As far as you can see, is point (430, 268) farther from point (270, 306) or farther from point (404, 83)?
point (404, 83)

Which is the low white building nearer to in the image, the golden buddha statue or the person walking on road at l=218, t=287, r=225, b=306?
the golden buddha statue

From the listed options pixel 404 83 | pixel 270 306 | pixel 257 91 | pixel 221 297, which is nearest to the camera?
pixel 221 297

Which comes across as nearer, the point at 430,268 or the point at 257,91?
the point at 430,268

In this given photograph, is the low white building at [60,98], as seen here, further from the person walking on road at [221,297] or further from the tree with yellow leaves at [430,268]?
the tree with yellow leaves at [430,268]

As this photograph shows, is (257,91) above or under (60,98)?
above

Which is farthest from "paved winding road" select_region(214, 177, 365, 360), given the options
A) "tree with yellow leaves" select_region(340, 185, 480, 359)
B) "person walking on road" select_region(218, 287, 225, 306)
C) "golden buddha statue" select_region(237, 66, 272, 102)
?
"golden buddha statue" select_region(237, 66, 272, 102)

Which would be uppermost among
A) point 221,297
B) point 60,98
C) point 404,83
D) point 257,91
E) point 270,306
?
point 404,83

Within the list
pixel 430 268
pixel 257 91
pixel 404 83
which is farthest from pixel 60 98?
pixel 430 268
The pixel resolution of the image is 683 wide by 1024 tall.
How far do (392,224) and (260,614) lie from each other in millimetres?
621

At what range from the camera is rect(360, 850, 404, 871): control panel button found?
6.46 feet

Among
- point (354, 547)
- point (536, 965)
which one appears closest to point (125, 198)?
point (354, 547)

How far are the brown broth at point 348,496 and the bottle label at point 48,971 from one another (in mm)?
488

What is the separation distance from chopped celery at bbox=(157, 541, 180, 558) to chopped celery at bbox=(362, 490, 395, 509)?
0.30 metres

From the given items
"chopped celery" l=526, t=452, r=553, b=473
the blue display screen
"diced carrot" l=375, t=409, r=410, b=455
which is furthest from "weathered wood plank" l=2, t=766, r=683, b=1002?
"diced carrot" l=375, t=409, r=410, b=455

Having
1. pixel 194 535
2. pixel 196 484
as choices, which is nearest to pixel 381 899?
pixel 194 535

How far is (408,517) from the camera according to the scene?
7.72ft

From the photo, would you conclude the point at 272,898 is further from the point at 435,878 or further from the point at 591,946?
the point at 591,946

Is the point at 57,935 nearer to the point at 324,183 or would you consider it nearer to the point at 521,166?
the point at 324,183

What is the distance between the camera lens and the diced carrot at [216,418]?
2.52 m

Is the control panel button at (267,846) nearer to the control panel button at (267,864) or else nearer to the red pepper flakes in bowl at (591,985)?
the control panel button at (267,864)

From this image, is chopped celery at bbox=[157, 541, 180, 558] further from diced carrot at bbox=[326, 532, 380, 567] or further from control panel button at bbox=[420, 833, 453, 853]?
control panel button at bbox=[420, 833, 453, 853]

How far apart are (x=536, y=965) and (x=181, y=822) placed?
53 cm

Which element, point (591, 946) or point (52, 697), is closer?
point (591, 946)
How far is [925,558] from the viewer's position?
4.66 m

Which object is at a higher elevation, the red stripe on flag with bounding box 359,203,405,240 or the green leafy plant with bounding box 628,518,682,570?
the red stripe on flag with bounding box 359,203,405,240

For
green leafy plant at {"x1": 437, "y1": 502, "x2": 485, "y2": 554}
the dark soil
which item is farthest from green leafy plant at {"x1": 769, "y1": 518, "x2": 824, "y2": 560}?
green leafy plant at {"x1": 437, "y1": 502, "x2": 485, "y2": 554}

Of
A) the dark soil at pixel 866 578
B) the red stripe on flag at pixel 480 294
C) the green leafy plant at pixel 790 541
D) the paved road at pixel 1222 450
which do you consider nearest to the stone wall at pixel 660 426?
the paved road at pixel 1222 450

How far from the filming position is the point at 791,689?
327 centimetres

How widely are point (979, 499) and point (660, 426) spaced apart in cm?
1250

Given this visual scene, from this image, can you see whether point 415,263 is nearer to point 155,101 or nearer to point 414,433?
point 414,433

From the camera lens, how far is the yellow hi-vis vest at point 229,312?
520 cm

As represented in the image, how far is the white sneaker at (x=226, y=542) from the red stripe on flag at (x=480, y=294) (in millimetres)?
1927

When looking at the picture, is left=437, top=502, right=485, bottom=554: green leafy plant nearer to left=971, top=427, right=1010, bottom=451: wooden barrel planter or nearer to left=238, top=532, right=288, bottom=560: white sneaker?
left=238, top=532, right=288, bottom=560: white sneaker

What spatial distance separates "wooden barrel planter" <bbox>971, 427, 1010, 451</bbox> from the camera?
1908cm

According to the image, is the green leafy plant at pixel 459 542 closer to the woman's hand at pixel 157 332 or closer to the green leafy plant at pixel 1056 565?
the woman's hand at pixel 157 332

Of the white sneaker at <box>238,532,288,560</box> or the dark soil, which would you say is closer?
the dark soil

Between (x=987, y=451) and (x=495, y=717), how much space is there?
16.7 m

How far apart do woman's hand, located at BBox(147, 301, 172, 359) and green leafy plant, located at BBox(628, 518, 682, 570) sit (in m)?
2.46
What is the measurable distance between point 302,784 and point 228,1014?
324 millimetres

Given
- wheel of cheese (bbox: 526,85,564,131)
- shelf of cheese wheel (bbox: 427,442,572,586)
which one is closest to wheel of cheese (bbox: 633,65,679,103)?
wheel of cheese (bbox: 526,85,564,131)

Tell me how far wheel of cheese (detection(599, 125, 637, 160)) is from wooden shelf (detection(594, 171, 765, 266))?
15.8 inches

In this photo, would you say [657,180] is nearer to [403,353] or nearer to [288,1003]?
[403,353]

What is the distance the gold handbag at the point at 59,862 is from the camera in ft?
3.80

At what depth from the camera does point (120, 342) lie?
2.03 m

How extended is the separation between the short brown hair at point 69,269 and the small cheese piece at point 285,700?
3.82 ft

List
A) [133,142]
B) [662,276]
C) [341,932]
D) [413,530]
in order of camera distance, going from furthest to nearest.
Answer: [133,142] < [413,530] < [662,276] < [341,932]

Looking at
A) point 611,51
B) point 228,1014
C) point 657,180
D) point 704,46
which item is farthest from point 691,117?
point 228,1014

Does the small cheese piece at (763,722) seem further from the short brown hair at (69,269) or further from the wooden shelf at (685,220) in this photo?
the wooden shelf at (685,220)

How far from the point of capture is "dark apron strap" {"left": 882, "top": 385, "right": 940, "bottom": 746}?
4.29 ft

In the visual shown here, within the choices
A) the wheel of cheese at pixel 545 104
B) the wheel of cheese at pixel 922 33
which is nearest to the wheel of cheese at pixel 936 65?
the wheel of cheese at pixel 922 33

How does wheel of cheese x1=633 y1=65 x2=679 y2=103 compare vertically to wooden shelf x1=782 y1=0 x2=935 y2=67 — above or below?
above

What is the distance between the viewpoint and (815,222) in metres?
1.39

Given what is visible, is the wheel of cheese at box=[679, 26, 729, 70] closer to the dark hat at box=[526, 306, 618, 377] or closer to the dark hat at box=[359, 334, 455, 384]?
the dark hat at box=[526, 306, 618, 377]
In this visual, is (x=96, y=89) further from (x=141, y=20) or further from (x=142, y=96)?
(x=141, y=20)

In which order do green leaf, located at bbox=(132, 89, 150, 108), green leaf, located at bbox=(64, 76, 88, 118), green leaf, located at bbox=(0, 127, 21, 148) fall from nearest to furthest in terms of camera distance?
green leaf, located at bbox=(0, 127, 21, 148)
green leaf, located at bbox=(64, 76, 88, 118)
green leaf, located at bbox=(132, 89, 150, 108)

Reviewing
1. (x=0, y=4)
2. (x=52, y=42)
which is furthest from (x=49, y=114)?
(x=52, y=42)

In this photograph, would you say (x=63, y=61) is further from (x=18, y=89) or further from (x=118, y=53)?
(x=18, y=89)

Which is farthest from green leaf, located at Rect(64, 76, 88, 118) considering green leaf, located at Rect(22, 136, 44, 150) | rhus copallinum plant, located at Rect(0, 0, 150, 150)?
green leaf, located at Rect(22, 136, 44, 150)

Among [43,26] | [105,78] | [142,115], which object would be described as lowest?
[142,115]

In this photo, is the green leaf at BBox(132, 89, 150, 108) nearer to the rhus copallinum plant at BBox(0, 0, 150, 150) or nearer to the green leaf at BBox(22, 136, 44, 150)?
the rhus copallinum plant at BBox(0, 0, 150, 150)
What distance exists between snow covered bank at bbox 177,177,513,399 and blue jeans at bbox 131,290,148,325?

###

## [WHAT IS REQUIRED]
Everything from the line containing "In this photograph, would" through the final line of the listing, inclusive, must be reproduced exactly; leave out the rest.

## [PROBLEM SOLUTION]
In this photograph, would you say (x=63, y=61) is further from (x=18, y=89) or further from (x=118, y=53)?
(x=18, y=89)

Which is farthest from green leaf, located at Rect(64, 76, 88, 118) considering green leaf, located at Rect(22, 136, 44, 150) | rhus copallinum plant, located at Rect(0, 0, 150, 150)?
green leaf, located at Rect(22, 136, 44, 150)

Among [43,26] | [105,78] | [142,115], which object would be described as lowest?
[142,115]

In this photo, is the green leaf at BBox(132, 89, 150, 108) nearer to the rhus copallinum plant at BBox(0, 0, 150, 150) or nearer to the green leaf at BBox(22, 136, 44, 150)?
the rhus copallinum plant at BBox(0, 0, 150, 150)
What distance exists between snow covered bank at bbox 177,177,513,399 and blue jeans at bbox 131,290,148,325?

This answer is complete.